#### Data to use:

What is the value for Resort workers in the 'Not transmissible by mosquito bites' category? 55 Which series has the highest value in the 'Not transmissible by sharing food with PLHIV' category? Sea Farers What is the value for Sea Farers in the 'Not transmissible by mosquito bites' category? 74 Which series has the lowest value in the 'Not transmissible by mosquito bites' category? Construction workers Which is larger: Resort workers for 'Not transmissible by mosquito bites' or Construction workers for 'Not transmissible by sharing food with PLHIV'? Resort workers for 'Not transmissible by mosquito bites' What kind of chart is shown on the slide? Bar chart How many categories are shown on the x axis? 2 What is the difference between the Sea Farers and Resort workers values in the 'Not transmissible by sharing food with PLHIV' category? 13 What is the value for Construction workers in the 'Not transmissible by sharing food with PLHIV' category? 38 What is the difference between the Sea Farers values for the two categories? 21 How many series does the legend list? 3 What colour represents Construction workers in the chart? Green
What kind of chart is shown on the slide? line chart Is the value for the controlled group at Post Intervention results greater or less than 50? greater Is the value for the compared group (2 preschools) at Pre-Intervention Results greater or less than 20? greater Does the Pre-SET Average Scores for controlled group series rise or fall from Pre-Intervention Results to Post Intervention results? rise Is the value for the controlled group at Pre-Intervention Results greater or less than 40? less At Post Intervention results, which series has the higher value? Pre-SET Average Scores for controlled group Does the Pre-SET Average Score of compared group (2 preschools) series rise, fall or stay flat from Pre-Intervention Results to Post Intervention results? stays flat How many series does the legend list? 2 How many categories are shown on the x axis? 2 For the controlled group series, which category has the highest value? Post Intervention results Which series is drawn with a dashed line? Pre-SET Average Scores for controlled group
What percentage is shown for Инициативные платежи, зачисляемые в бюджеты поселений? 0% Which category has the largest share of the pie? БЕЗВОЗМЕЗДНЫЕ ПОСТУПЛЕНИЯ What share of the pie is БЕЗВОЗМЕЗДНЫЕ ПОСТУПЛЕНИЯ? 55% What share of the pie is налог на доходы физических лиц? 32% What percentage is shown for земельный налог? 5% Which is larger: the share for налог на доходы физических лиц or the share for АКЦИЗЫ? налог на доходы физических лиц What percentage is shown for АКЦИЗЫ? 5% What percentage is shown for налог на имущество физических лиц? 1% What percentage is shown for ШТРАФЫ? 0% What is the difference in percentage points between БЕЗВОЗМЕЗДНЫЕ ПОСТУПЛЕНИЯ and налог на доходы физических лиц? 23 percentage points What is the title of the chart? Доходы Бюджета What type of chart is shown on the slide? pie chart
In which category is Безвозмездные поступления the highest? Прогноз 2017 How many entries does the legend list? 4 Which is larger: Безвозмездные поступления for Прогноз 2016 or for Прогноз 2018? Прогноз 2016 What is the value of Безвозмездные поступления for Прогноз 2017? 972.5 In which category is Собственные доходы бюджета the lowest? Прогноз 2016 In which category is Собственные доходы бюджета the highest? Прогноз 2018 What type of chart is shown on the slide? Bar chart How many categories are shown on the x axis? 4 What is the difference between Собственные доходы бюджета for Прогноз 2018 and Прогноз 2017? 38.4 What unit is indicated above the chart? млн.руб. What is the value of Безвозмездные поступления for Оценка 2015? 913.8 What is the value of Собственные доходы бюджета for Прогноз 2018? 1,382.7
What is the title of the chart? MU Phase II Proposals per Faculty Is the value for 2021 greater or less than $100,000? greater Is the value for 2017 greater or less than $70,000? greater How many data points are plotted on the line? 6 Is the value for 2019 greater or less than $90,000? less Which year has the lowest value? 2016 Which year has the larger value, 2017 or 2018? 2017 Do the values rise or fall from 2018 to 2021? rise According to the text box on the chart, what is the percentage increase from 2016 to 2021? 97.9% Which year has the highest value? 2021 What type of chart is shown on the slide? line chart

#### Exercise:
List each line of the material that contains the string "Phase". Case counts.

#### Task answer:
What is the title of the chart? MU Phase II Proposals per Faculty Is the value for 2021 greater or less than $100,000? greater Is the value for 2017 greater or less than $70,000? greater How many data points are plotted on the line? 6 Is the value for 2019 greater or less than $90,000? less Which year has the lowest value? 2016 Which year has the larger value, 2017 or 2018? 2017 Do the values rise or fall from 2018 to 2021? rise According to the text box on the chart, what is the percentage increase from 2016 to 2021? 97.9% Which year has the highest value? 2021 What type of chart is shown on the slide? line chart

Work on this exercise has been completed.